Provided passage:
[postgis-devel] pgsql2shp dump optimization and change

Tue Sep 21 03:11:08 PDT 2004

On Tue, Sep 21, 2004 at 08:17:27PM +1200, Jeremy Palmer wrote:
> Hi,
> 
> I was just try to dump a shape from postgis that had 30 million rows was
> wondering why the initialisation was taking so long. I think I found the
> problem: On the geometry type validation pgsql2shp a distinct clause is
> being used to aggregate geometry types in the table. In PostgreSQL a group
> by aggregation would be must faster. i.e. change
> 
> 	if ( schema )
> 	{
> 		sprintf(query, "SELECT DISTINCT geometrytype(\"%s\") "

Data provided:
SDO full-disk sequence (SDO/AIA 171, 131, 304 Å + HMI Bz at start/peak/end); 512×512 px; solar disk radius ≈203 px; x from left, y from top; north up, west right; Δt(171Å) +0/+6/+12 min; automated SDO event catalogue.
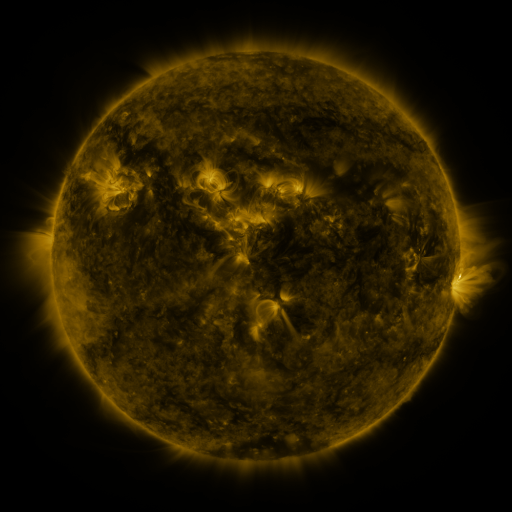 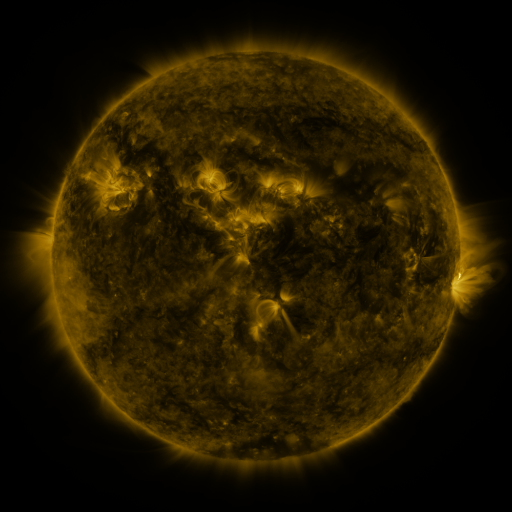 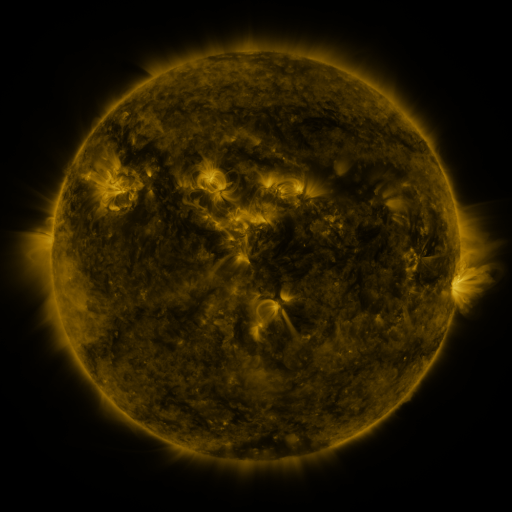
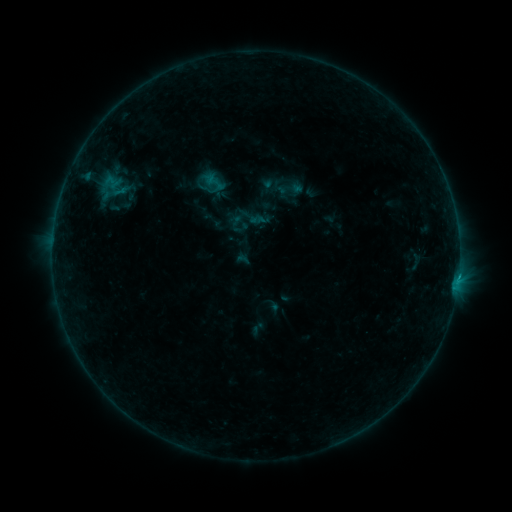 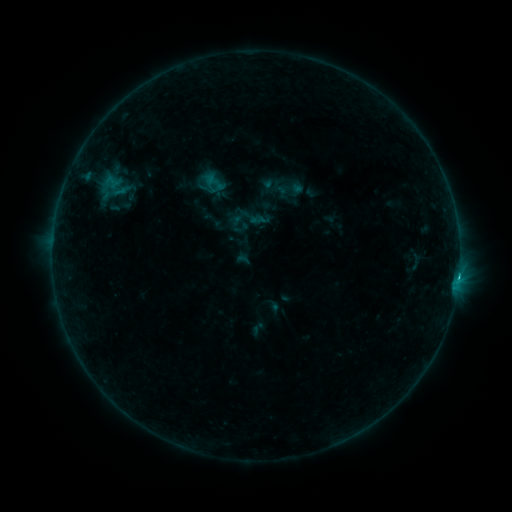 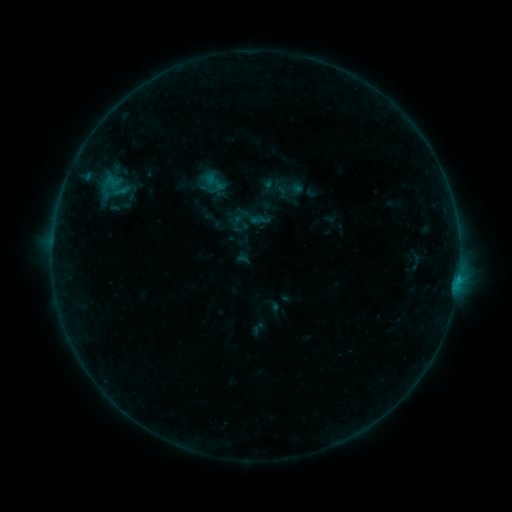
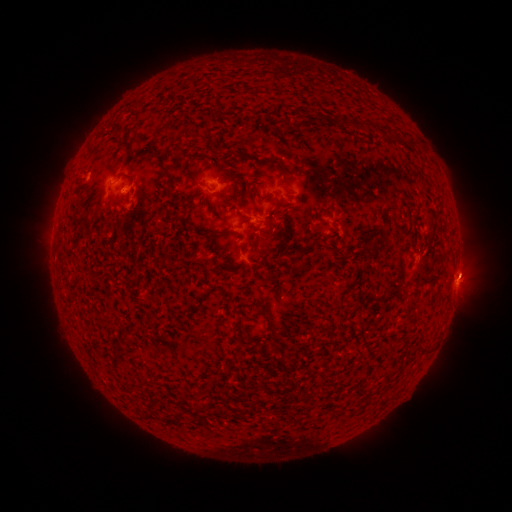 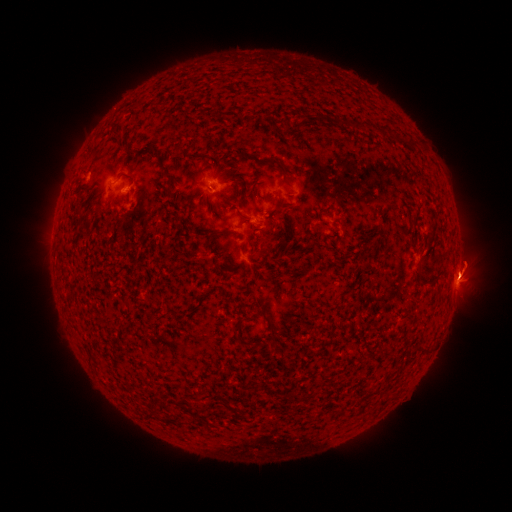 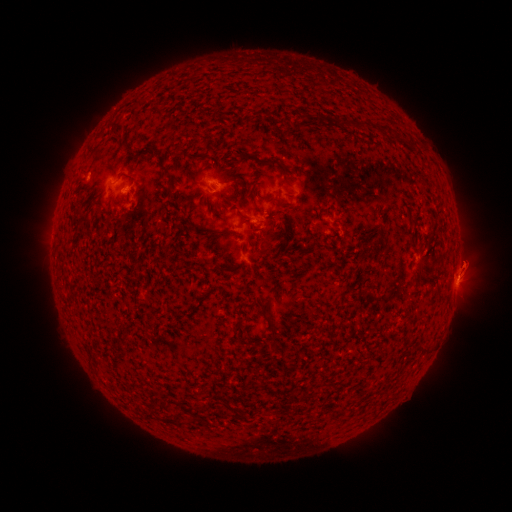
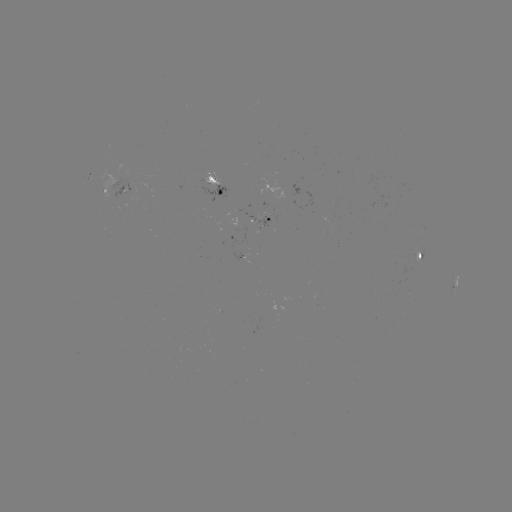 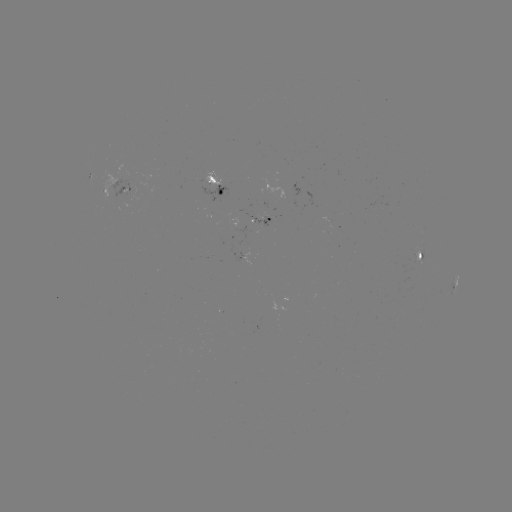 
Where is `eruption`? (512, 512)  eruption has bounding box [437, 234, 496, 320].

What is asked: Continue the mailing-list post above about speeding up pgsql2shp dumps, picking up right after its last line.

Exercise response:
> 			"FROM \"%s\".\"%s\" WHERE NOT geometrytype(\"%s\") "
> 			"IS NULL", geo_col_name, schema, table,
> geo_col_name);
> 	}
> 	else
> 	{
> 		sprintf(query, "SELECT DISTINCT geometrytype(\"%s\") "
> 			"FROM \"%s\" WHERE NOT geometrytype(\"%s\") IS
> NULL",
> 			geo_col_name, table, geo_col_name);
> 	}
> 
> To
> 
> 	if ( schema )
> 	{
> 		sprintf(query, "SELECT geometrytype(\"%s\") "
> 			"FROM \"%s\".\"%s\" WHERE NOT geometrytype(\"%s\") "
> 			"IS NULL GROUP BY SELECT geometrytype(\"%s\")", 
>                   geo_col_name, schema, table, geo_col_name, geo_col_name );
> 	}
> 	else
> 	{
> 		sprintf(query, "SELECT geometrytype(\"%s\") "
> 			"FROM \"%s\" WHERE NOT geometrytype(\"%s\") IS NULL
> ",
> 			"GROUP BY geometrytype(\"%s\")", 
>                   geo_col_name, table, geo_col_name, geo_col_name);
> 	}

mmm.. I've made a test on a 386,048-records table.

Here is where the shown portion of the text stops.